To Wake the Giant by Jeff Shaara
English | 2020 | General Fiction/Classics | Historical | ePUB | 4.0 MB
In 1941, President Franklin D. Roosevelt watches uneasily as the world heads rapidly down a dangerous path. The Japanese have waged an aggressive campaign against China, and they now begin to expand their ambitions to other parts of Asia. As their expansion efforts grow bolder, their enemies know that Japan’s ultimate goal is total conquest over the region, especially when the Japanese align themselves with Hitler’s Germany and Mussolini’s Italy, who wage their own war of conquest across Europe.

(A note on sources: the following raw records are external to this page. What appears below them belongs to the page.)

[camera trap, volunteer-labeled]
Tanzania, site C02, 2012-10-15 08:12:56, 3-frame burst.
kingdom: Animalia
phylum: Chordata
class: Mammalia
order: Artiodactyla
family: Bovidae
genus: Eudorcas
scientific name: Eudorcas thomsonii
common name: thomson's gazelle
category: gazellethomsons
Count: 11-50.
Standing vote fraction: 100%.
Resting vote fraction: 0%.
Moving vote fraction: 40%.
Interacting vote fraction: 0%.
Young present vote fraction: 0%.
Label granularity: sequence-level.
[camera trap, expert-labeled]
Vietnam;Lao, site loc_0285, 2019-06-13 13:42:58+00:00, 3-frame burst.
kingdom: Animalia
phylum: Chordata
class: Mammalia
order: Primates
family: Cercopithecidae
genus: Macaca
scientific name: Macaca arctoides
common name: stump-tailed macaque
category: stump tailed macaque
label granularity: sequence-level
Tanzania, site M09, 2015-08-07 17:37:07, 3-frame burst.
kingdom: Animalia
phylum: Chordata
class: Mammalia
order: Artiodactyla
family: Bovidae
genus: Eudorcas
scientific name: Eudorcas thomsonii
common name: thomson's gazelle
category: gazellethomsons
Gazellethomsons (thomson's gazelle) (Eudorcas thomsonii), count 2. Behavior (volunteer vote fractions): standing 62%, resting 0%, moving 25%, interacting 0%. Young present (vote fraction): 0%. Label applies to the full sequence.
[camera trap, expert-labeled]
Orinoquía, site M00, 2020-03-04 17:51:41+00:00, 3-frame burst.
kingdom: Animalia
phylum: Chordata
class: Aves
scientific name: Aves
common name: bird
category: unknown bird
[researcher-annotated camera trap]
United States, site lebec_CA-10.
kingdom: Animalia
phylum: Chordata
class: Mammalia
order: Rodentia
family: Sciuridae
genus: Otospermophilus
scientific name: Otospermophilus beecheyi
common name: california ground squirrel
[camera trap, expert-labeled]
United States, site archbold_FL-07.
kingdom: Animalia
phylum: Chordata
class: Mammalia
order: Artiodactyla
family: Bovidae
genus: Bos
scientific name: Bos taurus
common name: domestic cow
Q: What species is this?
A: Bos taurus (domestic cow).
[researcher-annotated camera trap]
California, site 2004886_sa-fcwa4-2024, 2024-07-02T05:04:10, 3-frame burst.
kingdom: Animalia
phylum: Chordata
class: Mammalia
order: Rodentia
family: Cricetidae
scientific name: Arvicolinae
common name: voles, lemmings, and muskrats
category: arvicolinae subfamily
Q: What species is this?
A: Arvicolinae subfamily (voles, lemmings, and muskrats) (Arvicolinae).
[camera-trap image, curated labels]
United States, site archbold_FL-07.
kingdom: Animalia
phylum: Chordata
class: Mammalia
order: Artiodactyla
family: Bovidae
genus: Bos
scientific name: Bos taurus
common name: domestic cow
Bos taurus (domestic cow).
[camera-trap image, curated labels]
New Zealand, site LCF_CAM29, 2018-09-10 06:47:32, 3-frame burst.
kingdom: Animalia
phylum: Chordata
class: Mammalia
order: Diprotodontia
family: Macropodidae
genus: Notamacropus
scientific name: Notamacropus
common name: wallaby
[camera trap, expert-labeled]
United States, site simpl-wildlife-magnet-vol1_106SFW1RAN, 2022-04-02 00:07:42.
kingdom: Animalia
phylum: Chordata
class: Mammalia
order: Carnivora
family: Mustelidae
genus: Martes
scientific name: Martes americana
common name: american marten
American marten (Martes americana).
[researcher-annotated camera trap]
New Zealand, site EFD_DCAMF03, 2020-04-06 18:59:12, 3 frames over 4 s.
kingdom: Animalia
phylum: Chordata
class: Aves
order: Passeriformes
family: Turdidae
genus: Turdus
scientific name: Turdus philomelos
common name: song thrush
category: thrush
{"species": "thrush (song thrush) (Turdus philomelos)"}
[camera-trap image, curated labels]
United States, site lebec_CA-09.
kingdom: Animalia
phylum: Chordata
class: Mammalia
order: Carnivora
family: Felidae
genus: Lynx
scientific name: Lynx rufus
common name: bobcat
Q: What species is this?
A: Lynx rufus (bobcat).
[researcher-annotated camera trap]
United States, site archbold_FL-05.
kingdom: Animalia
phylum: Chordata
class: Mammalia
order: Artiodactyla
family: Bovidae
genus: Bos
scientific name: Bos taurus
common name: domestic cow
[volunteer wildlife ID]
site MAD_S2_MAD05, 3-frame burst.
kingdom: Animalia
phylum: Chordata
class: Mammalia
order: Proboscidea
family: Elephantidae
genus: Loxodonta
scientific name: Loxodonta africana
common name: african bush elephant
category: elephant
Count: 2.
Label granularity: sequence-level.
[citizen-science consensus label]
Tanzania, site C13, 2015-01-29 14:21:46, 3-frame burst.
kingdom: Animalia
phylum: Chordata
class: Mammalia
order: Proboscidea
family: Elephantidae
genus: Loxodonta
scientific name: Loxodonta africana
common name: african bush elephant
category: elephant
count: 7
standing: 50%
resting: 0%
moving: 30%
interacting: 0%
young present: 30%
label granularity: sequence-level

Meanwhile, the British stand nearly alone against Hitler, and there is pressure in Washington to transfer America’s powerful fleet of warships from Hawaii to the Atlantic to join the fight against German U-boats that are devastating shipping. But despite deep concerns about weakening the Pacific fleet, no one believes that the main base at Pearl Harbor is under any real threat. Told through the eyes of widely diverse characters, this story looks at all sides of the drama and puts the reader squarely in the middle. In Washington, Secretary of State Cordell Hull must balance his own concerns between President Roosevelt and the Japanese ambassador, Kichisaburo Nomura, who is little more than a puppet of his own government. In Japan, Admiral Isoroku Yamamoto wins skeptical approval for his outrageous plans in the Pacific, yet he understands more than anyone that an attack on Pearl Harbor will start a war that Japan cannot win. In Hawaii, Commander Joseph Rochefort’s job as an accomplished intelligence officer is to decode radio signals and detect the location of the Japanese fleet, but when the airwaves suddenly go silent, no one has any idea why. And from a small Depression-ravaged town, nineteen-year-old Tommy Biggs sees the Navy as his chance to escape and happily accepts his assignment, every sailor’s dream: the battleship USS Arizona. With you-are-there immediacy, Shaara opens up the mysteries of just how Japan—a small, deeply militarist nation—could launch one of history’s most devastating surprise attacks.
This story covers a full year, from December 1940 through the events and horrific tragedy of December 7, 1941. It is a story of sincere efforts to avoid a war confronting sincere efforts to start one, as well as a story of both heroics and blind incompetence. And it is a story about people on opposing sides, both old and young, who are men of character and courage, men with keen insight and brilliance; and others who are men of immense ego, incompetence, and an astonishing level of blindness. But there is no one villain, and no single hero.
One challenge in telling this story is to avoid judgment of the participants on both sides. Many, or even most, Americans were encouraged by the media to believe that the Japanese were “funny little people” or a “godless horde,” as though they were a swarm of insects. I have inserted throughout this story actual quotes from various officials that, with our benefit of hindsight, display astounding ignorance. But such racism went both ways, as many Japanese viewed many Americans as rich, fat and lazy, spineless and weak, easy targets who would recoil in terror from any aggressive attack. And thus do wars start.
I did not expect how personal this history would become. My goal, always, is to dig into the minds of the characters so that I feel comfortable putting words in their mouths. My greatest priority is to do justice to those who earned it and to let those men or their families know they are not forgotten.
To Wake the Giant is told mainly from the points of view of three men in three very different locations.
In Washington, D.C., Cordell Hull is President Franklin D. Roosevelt’s secretary of state, the diplomat responsible for bridging the dangerous gap between the United States and Japan. As such, he is exactly in the middle between Roosevelt, the American military chiefs, and the Japanese ambassador. Hull understands, more than anyone else in his government, that it is his duty to ensure good relations between the United States and every other country on earth—including, of course, Japan.
In Japan, Admiral Isoroku Yamamoto, a political moderate, is confronted by the growing power of the militants in his own government who advocate for war against the world’s great powers. Knowing that Japan cannot win such a war, he must ensure Japan’s survival by any means necessary. And thus Admiral Yamamoto devises a plan, a bold strike against the Americans that might grant Japan the time it needs to greatly strengthen its military.